Topic: "Terrible Swift Sword"(6)
Frodo repeats himself only when he forgets that he has already told a tale or three. That is, until now.
The Men of Gondor spent a luncheon with a whole gaggle of West Point graduates. The guest speaker was the man who is now the last remaining survivor of the flight of the Enola Gay; he who served as Navigator. The tale that was told that day contained intrigue, history, comedy, and it left Frodo in awe. He stood in silence afterwards, listening to the comments of those who approached the Navigator. One Marine, now a bit less formidable than he was in 1945, told of his days on Okinawa, awaiting the orders to land on the Japanese mainland, and how grateful he was for the gift of life he had been given by those who ended the War before that fateful day arrived. One, from the men of Gondor, asked about the horror that happened upon a basically civilian population, and if it was a memory that haunted the crew thereafter. The responses were heartfelt, and honest.

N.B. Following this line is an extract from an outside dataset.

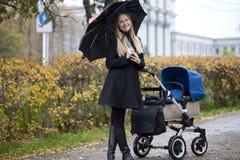 Mère avec la poussette de bébé pour un nouveau-né Photos stock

Frodo never knew that the mission was potentially a suicide-run. The amount of time available to the Enola Gay was considered not sufficient to allow the ship to out-run the enormity of the explosion. It was truly hair-raising to listen as the Navigator spoke about the passage of time, and the uncanny skill of a pilot with only moments to spare.
Frodo has thought many times about that meeting, and he listens with an open-mind to those who have deep opinions, and great pain to share, about the events that took place and led to that day, 65 years ago. Frodo believes that he was in the presence of the Man who has, indeed, come closest to the hand of God. Despite the rantings of those who feel a calling to clarify what God said, it was this one Man who truly witnessed "the terrible swift sword," the ending, if you will, as opposed to the beginning.
He works in his garden, in the town of Stone Mountain, Georgia.